Still, there are stigmas surrounding marijuana use, and employers should be aware of the changing landscape to ensure they are being fair to their applicants and following the changing guidelines.

That conversation is lengthy, with lots of differing opinions, so the focus of this article is going to focus on a topic that is a little more black and white: medically prescribed marijuana.

Should employers still be testing for it? What are the rights of the applicant or the employee if cannabis is detected? To learn more about drug testing, visit the Soteria Screening site!

What Laws Still Exist About Medical Marijuana

Medical marijuana refers to derivative forms of the Cannabis sativa plant. It treats conditions like Alzheimer’s, Crohn’s disease, complications from HIV/AIDS, epilepsy, and more. 

Medical marijuana often comes in various forms, such as pills, oils, powders, etc. 

So what does this matter if marijuana is legal in the state you operate in?

U.S. federal law prohibits using the whole plant Cannabis sativa or its derivatives for any reason. This includes medicinal purposes. CBD, which is most commonly used in medicines and even in some cosmetics and food products, comes from a hemp plant that produces less than 0.03% THC. For that reason, CBD is legal under federal law.

Even if the medical use of cannabis is legal in a particular state, federal law regarding marijuana supersedes state laws. In short, the individual state legislation does not cancel out the federal laws about cannabis use. 

Do Employers Need to Be Worried About Medical Marijuana Effects?

Although prescribed for medicinal use, marijuana, just like many other prescription medicines, can have some side effects. 

For example, medical cannabis can cause increased heart rates, dizziness, slower reaction times, impaired concentration and memory, hallucinations, and even react negatively to other medicines. 

Because of this, it’s easy to see why some employers may be wary of letting someone using medical-grade cannabis work on their job site, handling customers or equipment.

On top of that, marijuana is still considered a Schedule I drug under federal law, categorizing it with substances like cocaine and heroin.

However, it’s important to note that there can be a marked difference between adult-leisure marijuana use and medical marijuana use. 

There are types of medical marijuana that are formulated to provide symptom relief without the intoxicating, mood-altering effects people see with recreational marijuana use. 

As the landscape changes, it might be wise for employers to consider medical marijuana less of a drug and more of a controlled substance with similar side effects to other prescription medications. 

What are the Rights of Someone Holding a Medical Marijuana Card Holder or User?

Just like any other medicine, medical-grade cannabis is prescribed to users by their healthcare providers because, in some way or another, it will help them with a medical condition. In some states, like Missouri, a patient must have a specific qualifying medical condition to receive a medical marijuana card. 

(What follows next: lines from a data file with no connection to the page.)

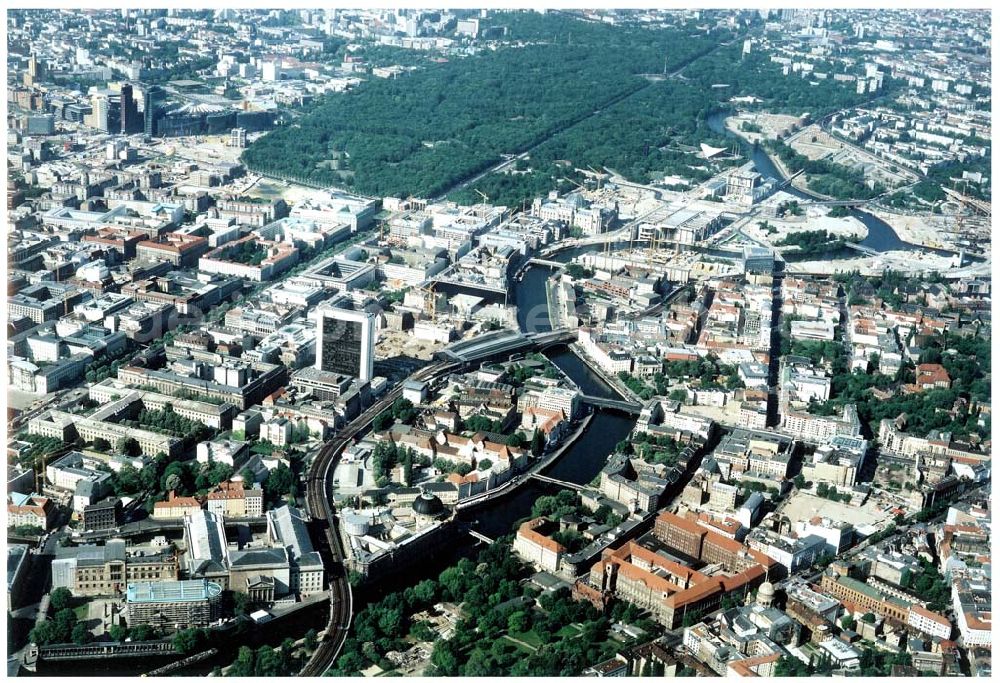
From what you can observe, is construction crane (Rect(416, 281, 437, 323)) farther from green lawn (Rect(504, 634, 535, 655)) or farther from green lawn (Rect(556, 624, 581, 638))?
green lawn (Rect(504, 634, 535, 655))

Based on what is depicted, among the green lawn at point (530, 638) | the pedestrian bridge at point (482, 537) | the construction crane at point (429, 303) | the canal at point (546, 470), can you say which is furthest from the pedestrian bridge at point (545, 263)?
the green lawn at point (530, 638)

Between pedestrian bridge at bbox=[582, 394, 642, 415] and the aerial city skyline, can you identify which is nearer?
the aerial city skyline

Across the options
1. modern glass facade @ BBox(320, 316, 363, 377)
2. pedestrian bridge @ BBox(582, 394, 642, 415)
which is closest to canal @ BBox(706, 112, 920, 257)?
pedestrian bridge @ BBox(582, 394, 642, 415)

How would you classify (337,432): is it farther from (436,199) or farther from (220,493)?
(436,199)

Some employers discipline employees for off-the-clock drug use. Others only discipline employees for failing drug tests when it’s clear their morale, quality of work, or productivity is affected by their drug use. It’s very similar to how many businesses handle any number of narcotics used in the workplace.

Make an effort to know your state’s specific rules regarding marijuana use in the workplace. What are your rights and duties as a business owner regarding drug testing? If you have a drug-free workplace, specify where medically-prescribed marijuana falls within that policy. Be clear and upfront. 

Don’t be afraid to ask questions. Get in contact with other business owners, research, and be thoughtful as you proceed and as laws change. 

Protecting your investments and business as an employer is incredibly important, especially during recruitment and hiring. Protect yourself by conducting background checks, application drug tests, or recurring employee drug tests to ensure your company is safe.